■ TASK TO CARRY OUT: Every line of the material below, from the top through the line with "New Zealand, site TGH_unknown, 2022-02-01", should be reproduced exactly.

■ DATA PROVIDED:
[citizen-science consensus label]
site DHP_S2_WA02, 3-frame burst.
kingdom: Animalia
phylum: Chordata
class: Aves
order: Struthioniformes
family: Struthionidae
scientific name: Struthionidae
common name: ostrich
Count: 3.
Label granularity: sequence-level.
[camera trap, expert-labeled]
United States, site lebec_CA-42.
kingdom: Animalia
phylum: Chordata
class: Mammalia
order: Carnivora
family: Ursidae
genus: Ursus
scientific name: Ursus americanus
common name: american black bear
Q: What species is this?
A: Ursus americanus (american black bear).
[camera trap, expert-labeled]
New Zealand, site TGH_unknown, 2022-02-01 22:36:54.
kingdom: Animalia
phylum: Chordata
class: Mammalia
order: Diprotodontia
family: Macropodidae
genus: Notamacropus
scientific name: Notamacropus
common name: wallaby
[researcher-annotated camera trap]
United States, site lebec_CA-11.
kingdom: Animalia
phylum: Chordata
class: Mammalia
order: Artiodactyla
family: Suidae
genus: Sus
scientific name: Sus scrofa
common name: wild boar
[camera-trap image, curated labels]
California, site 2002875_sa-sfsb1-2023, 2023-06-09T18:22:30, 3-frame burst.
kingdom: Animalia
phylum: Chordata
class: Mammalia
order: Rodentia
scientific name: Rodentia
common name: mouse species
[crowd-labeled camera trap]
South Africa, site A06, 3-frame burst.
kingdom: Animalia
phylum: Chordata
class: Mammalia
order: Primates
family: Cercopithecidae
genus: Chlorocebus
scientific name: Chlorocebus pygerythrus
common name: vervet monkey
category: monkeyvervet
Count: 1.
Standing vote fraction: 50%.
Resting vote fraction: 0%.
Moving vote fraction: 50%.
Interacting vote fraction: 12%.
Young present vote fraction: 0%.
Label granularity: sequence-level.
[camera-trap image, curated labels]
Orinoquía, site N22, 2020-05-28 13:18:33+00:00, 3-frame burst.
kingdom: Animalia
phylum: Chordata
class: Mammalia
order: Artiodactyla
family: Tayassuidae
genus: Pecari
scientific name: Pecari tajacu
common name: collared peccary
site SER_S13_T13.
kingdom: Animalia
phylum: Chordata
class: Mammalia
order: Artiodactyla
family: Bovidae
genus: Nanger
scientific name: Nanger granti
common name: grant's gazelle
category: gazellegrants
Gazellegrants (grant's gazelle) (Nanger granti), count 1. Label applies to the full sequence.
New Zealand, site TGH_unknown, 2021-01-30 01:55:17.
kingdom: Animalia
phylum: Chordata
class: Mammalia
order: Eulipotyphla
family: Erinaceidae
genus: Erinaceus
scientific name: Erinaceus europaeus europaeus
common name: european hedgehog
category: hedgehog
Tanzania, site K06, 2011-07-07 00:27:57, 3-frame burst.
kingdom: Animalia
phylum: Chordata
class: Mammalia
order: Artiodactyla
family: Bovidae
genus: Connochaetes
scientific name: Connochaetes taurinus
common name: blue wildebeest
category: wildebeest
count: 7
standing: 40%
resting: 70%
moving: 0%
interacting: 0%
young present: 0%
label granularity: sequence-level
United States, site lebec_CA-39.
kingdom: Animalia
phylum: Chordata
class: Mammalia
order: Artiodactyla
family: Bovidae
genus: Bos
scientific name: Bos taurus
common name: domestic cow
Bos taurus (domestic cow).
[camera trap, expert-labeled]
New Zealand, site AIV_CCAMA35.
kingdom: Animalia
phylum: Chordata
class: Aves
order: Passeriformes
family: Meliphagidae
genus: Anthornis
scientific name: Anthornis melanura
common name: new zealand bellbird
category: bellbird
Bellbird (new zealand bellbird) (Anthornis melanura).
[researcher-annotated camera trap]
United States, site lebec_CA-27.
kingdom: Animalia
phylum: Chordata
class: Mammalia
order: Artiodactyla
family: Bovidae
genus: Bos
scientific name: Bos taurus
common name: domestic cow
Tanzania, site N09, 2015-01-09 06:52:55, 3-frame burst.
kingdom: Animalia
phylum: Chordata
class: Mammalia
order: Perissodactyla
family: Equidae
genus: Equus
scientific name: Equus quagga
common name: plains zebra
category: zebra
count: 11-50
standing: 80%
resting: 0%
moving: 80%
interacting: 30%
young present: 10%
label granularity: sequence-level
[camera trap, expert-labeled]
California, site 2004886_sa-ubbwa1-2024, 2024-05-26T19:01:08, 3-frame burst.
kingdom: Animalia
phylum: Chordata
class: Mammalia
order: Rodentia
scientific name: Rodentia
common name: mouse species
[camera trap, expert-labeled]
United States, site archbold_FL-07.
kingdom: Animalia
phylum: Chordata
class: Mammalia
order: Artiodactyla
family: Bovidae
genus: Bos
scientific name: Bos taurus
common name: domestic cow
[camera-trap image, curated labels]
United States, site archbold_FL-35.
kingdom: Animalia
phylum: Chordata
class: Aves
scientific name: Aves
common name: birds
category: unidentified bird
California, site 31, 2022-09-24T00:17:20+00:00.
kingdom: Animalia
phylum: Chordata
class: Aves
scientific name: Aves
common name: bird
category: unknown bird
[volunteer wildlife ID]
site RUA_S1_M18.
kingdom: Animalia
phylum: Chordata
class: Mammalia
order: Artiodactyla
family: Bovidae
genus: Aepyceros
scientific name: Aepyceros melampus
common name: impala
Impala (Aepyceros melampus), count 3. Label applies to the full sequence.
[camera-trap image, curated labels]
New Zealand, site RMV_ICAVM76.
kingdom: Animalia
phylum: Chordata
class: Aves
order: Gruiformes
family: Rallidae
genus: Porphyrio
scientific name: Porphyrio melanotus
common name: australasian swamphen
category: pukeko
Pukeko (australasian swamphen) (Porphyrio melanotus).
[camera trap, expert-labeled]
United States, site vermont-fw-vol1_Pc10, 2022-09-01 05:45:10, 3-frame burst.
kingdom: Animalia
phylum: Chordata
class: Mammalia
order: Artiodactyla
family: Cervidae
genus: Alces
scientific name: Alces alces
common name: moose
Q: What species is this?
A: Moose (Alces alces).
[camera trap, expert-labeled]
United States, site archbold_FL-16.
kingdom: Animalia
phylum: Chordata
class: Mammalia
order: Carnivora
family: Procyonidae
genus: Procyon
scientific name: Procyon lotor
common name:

■ FINISHED EXERCISE:
[citizen-science consensus label]
site DHP_S2_WA02, 3-frame burst.
kingdom: Animalia
phylum: Chordata
class: Aves
order: Struthioniformes
family: Struthionidae
scientific name: Struthionidae
common name: ostrich
Count: 3.
Label granularity: sequence-level.
[camera trap, expert-labeled]
United States, site lebec_CA-42.
kingdom: Animalia
phylum: Chordata
class: Mammalia
order: Carnivora
family: Ursidae
genus: Ursus
scientific name: Ursus americanus
common name: american black bear
Q: What species is this?
A: Ursus americanus (american black bear).
[camera trap, expert-labeled]
New Zealand, site TGH_unknown, 2022-02-01 22:36:54.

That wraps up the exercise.